* BEGIN Information given *
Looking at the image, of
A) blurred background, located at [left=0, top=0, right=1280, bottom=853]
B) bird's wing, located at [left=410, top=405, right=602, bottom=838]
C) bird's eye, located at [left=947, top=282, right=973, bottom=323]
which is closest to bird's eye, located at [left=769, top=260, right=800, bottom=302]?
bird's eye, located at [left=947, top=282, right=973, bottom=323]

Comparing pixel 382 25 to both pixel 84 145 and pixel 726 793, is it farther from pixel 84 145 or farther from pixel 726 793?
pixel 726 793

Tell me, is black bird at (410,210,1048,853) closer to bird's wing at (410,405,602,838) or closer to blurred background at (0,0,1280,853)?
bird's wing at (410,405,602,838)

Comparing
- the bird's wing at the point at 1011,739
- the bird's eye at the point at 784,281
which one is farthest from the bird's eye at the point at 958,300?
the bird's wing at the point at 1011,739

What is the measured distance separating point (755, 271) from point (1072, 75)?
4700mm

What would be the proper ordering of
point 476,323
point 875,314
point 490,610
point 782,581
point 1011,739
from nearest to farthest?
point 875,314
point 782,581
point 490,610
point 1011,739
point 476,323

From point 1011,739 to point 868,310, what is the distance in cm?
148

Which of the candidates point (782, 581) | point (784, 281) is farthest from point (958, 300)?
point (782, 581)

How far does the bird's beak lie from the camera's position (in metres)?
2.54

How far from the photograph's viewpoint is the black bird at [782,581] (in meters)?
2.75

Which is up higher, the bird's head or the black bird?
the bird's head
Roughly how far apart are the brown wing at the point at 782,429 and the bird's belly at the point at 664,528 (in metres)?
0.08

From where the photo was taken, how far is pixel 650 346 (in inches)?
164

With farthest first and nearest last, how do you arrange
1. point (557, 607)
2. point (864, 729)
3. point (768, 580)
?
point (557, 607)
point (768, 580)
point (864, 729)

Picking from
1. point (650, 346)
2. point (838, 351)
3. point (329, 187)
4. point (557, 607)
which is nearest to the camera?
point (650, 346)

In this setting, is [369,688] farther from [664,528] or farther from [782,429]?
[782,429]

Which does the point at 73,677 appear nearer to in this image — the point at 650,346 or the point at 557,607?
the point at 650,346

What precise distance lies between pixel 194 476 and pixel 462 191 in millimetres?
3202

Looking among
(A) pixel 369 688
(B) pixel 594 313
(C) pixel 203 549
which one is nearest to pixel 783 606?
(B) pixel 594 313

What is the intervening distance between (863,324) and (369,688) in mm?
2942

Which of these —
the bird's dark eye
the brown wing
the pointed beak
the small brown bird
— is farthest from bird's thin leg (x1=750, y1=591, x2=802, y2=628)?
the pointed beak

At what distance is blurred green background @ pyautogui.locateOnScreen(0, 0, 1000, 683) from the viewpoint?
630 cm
* END Information given *
*What the task asks*
Show each line of the entries above that contains the word "background".

*Answer below*
A) blurred background, located at [left=0, top=0, right=1280, bottom=853]
Tell me, is black bird at (410,210,1048,853) closer to bird's wing at (410,405,602,838) or closer to blurred background at (0,0,1280,853)?
At what distance is blurred green background @ pyautogui.locateOnScreen(0, 0, 1000, 683) from the viewpoint?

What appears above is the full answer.